For instance, libc.so may end up using its own internal definition of
_end instead of that of the executable. Some details are described in
PR 228574.

To avoid issues of compatibility, rewrite brk() and sbrk() to avoid
using _end. To accomplish this, we add a return value to the kernel's
break() system call and change its error handling slightly. Previously,
break() would return EINVAL if the new break address was smaller than
the address of the beginning of the data segment. With this change,
such an input has no effect. The syscall returns its notion of the
break address (always page-aligned), so break(0) can be used to query
the kernel for the current break address. I believe this change is
backwards-compatible. Further, note that brk() implementations
silently clamp the input break address to minbrk, so brk(0) behaves the
same now as it did before. The syscall itself is undocumented and not
exported by libc.

Before this change, the brk() and sbrk() libc functions were implemented
separately for each supported platform. This change consolidates the
implementations with a rewrite in C and adds a few simple tests. Both
brk() and sbrk() take care to initialize curbrk and minbrk upon first
use, incurring a penalty of one extra system call per process which uses
these interfaces. Given that brk() and sbrk() are rarely used today, I
think this is acceptable.

This change also adds sbrk.o to NOASM on all architectures. The sbrk()
system call is and has always been a no-op.

Test Plan

I added some basic regression tests.

A statically-linked executable using sbrk() still works on amd64.
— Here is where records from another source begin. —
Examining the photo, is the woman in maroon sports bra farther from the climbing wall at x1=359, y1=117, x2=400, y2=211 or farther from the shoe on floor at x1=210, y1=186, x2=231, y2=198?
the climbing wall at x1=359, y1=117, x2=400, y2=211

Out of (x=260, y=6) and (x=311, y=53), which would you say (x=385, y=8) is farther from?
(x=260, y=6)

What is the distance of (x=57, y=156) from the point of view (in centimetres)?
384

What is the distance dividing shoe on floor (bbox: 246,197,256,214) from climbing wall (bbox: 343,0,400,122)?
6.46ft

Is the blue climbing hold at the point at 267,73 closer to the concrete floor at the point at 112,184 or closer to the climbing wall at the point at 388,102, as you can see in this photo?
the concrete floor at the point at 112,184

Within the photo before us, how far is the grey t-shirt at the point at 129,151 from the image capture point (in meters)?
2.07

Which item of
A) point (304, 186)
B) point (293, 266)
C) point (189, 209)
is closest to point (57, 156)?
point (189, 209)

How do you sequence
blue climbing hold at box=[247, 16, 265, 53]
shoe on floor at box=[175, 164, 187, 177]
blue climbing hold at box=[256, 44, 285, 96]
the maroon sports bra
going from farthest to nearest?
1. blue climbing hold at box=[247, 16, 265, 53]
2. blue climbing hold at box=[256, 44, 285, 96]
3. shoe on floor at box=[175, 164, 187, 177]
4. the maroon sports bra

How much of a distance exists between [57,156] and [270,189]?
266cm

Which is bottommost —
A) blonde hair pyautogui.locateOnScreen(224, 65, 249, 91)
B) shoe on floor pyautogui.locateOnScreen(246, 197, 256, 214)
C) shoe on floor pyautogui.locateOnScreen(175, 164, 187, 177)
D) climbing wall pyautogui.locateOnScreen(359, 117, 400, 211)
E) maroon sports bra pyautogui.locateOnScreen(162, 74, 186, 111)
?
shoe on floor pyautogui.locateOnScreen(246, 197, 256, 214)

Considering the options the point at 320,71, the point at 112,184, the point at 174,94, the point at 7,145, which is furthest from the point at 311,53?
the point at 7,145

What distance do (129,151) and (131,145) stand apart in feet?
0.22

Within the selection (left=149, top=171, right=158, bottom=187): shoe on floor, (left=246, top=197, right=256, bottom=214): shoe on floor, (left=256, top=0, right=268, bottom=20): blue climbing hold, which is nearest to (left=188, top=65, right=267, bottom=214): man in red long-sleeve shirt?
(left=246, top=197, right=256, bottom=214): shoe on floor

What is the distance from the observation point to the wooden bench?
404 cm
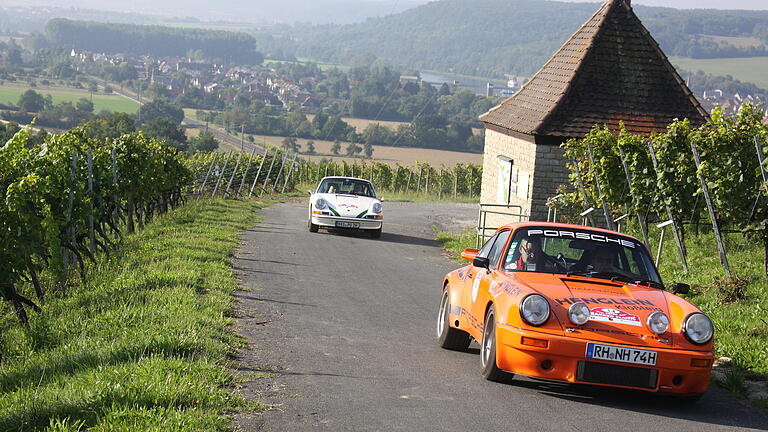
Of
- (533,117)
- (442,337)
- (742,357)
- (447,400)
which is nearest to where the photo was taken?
(447,400)

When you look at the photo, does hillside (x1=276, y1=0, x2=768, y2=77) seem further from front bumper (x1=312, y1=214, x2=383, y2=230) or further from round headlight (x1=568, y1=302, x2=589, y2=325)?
round headlight (x1=568, y1=302, x2=589, y2=325)

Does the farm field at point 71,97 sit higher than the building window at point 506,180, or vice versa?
the building window at point 506,180

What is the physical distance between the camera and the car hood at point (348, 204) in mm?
22891

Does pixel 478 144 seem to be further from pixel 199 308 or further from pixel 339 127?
pixel 199 308

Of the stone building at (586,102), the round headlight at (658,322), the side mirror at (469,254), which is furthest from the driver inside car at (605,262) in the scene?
the stone building at (586,102)

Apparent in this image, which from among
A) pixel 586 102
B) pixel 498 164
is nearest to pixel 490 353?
pixel 586 102

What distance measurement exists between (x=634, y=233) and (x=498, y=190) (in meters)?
→ 7.13

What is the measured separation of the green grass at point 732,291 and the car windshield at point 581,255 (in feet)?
4.83

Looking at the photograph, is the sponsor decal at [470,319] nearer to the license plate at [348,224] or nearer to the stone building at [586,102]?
the license plate at [348,224]

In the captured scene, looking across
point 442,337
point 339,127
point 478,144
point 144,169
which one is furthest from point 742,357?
point 339,127

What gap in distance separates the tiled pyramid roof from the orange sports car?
15428 mm

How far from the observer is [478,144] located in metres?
84.9

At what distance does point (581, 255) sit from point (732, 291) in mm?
4266

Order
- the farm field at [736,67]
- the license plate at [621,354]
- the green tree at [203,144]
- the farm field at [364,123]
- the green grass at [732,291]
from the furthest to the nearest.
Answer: the farm field at [364,123] → the farm field at [736,67] → the green tree at [203,144] → the green grass at [732,291] → the license plate at [621,354]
The change appears to "fix" sbrk() in executables run using rtld direct exec.

Diff Detail

Lint

Lint Passed

Unit

No Test Coverage

Build Status

Buildable 17001
Build 16869: arc lint + arc unit

Event Timeline

markj created this revision.Jun 4 2018, 2:03 PM

Harbormaster completed remote builds in B17001: Diff 43308.Jun 4 2018, 2:03 PM

markj edited the test plan for this revision. (Show Details)Jun 4 2018, 2:06 PM

markj added reviewers: emaste, kib, brooks.

Remove brk.S from MDASM in a couple more places.

Harbormaster completed remote builds in B17002: Diff 43309.Jun 4 2018, 2:08 PM

markj edited the test plan for this revision. (Show Details)Jun 4 2018, 2:11 PM

kib added inline comments.Jun 4 2018, 3:33 PM

lib/libc/sys/brk.c
40	I suspect that if you use uintptr_t type for curbrk and minbrk, amount of casts would reduce.
sys/kern/syscalls.master
121	Wouldn't compat32 syscalls.master require change ?
sys/vm/vm_unix.c
88	Did you experimented with direct exec ? This expression returns rtld daddr, not the main binary. Might be, it is fine, after all, but it certainly changes the behavior of the code.
232	Does this need compat32 shims ?

markj marked 2 inline comments as done.Jun 4 2018, 5:16 PM

markj added inline comments.

sys/vm/vm_unix.c
88	I did some quick experiments. Without this change problems arise because, as you note, libc and the kernel's notion of curbrk differ. The executable's .bss comes before that of rtld in memory, so any attempt to extend the break with sbrk() results in EINVAL. With this change, libc initializes curbrk to rtld's daddr, so libc and the kernel agree on the curbrk value and sbrk() functions normally.
232	I don't expect so, but I haven't tested yet. Similar to mmap(), I think we can just rely on the VM to return a 32-bit address.